Thursday, 6 September 2012

What do I know?... allow me to rant



Well I’ll tell you what I know if you just give me a moment.
I know that I am sick and tired. I’m sick and tired of young women who think that wearing as little clothing as they can will bring them respect and I am sick and tired of the young men that make them believe that. In short I am sick and tired of young women who don’t know their worth.
I am sick and tired of young people who use YOLO as an excuse to act stupid

I know that I am angry. I am angry at the boy at the mall who said ‘nice ass’ to me because I am not a piece of meat. I am angry at the young lady who introduced me as her ‘bitch’ to her friends.
 I am angry at myself for not speaking out at those moments when my womanhood was degraded because it was ‘normal’. I am angry at myself for allowing myself to be dragged to parties where I saw young people going to the extremes which caused me to fear for our future. More importantly, I'm angry at myself for going back to those parties and being part of the problem not the solution. I am angry at myself for succumbing to social pressures knowing very well that I am bigger than them and that a ‘joint’ will get me everywhere besides success, prosperity, respect and the greatness i know i am capable of. I am angry at myself for not detaching myself from my so called ‘friends’ who don’t really give a damn and influence me in ways that are detrimental to my success. I am angry at myself for not being angry sooner because this anger is my light at the end of the tunnel, my wake up call to answer the call to my greatness.
I know that I am fed up.

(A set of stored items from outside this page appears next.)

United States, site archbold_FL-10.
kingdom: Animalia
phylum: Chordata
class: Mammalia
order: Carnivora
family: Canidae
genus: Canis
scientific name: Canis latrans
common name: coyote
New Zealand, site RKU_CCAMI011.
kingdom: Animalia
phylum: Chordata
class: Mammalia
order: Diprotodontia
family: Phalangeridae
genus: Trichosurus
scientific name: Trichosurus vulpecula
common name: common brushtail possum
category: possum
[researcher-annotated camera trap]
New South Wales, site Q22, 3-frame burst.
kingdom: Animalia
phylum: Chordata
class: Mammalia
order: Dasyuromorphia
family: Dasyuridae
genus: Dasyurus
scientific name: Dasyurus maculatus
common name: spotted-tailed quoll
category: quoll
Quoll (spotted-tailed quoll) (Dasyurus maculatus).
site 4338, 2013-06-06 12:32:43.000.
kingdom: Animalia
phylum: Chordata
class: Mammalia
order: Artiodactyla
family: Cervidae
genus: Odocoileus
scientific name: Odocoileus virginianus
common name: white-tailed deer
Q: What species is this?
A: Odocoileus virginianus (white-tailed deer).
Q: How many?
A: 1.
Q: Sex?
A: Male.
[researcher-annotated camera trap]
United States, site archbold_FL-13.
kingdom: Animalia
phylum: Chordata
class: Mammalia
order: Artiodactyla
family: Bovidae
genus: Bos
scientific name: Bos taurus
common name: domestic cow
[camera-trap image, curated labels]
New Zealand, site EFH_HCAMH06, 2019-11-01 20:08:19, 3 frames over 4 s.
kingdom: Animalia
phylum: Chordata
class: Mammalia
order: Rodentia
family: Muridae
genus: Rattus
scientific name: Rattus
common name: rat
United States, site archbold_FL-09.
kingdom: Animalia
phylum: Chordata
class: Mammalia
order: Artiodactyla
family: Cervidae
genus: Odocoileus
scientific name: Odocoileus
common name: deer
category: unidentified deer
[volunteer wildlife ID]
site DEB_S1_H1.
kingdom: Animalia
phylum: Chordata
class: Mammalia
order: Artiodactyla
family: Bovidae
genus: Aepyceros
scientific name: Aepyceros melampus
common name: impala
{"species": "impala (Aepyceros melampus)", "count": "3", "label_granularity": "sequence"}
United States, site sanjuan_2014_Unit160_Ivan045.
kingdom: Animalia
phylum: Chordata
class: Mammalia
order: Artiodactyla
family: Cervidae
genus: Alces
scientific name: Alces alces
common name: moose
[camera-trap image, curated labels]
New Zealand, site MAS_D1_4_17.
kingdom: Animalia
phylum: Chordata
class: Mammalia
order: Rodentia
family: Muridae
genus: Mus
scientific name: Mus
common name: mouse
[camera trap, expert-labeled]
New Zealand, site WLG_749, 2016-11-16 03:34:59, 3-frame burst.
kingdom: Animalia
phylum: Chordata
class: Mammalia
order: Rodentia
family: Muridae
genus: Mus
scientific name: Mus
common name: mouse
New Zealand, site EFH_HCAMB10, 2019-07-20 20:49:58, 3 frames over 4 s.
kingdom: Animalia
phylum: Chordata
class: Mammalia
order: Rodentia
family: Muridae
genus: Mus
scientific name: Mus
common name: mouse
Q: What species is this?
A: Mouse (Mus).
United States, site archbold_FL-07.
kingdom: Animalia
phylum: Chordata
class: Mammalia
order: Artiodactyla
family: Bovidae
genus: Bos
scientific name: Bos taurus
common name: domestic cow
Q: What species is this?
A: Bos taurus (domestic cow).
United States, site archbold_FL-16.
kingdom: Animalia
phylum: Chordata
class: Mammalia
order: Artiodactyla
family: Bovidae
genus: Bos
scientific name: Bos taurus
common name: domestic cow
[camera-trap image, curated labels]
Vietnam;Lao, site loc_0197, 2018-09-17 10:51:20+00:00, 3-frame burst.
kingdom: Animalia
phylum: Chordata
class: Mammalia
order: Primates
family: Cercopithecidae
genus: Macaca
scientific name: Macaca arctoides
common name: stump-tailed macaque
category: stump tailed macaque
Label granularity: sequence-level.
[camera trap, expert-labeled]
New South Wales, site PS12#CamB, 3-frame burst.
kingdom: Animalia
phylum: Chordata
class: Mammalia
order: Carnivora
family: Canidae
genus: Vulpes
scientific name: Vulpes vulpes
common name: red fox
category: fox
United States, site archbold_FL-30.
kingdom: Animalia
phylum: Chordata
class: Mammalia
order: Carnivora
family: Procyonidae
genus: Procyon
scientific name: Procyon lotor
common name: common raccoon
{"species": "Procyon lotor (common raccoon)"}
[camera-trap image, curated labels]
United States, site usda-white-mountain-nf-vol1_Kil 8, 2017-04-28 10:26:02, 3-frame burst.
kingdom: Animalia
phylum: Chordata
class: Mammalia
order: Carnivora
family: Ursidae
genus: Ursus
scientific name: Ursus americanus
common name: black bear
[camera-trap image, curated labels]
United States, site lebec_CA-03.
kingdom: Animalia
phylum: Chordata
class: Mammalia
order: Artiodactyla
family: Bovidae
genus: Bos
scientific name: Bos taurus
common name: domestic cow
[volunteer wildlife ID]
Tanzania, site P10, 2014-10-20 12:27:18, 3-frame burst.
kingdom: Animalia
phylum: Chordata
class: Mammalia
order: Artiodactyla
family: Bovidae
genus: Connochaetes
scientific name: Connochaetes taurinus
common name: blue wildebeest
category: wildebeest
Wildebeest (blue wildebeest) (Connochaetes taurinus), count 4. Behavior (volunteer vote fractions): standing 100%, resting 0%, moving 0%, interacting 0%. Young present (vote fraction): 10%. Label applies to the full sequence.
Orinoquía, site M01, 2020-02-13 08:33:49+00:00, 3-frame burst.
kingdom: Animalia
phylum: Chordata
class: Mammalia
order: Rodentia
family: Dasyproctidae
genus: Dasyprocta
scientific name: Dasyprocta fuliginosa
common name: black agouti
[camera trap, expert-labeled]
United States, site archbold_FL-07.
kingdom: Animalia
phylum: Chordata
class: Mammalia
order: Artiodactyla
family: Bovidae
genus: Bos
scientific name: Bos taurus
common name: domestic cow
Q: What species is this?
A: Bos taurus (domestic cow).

I am fed up with young women thinking that men define their value. I am fed up with people telling me that I should ‘get a man’. I am fed up with young men using women as sex objects and nothing greater than ‘the hoe I banged last week’. I am fed up with young people telling me I'm too serious because I won’t answer the call to ‘bitch’. I’m tired of being told to lower my standards because they aren’t ‘real’. I’m fed up of young women who think that heartbreak is a norm. don’t get me wrong I’m not saying that heartbreak never happens, all I'm  against is actively going out to seek it. I’m also fed up with young men who think that cheating on their girlfriends is part of life’s journey and if you don’t cheat o your girlfriend you have some type of mental disorder. I’m FED up.